Render the lines below as a numbered list, skipping any blank lines and leaving out the picture.
— start ENTRIES PROVIDED —
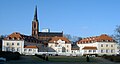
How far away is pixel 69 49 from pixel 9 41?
2707 cm

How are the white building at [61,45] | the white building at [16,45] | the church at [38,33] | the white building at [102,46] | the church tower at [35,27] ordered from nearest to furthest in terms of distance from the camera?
the white building at [16,45] → the white building at [102,46] → the white building at [61,45] → the church at [38,33] → the church tower at [35,27]

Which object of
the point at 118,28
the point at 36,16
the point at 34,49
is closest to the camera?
the point at 118,28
— end ENTRIES PROVIDED —
* [SOLVED PROBLEM]:
1. How far away is pixel 69 49 from pixel 9 41?
2. 2707 cm
3. How are the white building at [61,45] | the white building at [16,45] | the church at [38,33] | the white building at [102,46] | the church tower at [35,27] ordered from nearest to furthest in terms of distance from the camera?
4. the white building at [16,45] → the white building at [102,46] → the white building at [61,45] → the church at [38,33] → the church tower at [35,27]
5. Which object of
6. the point at 118,28
7. the point at 36,16
8. the point at 34,49
9. is closest to the camera?
10. the point at 118,28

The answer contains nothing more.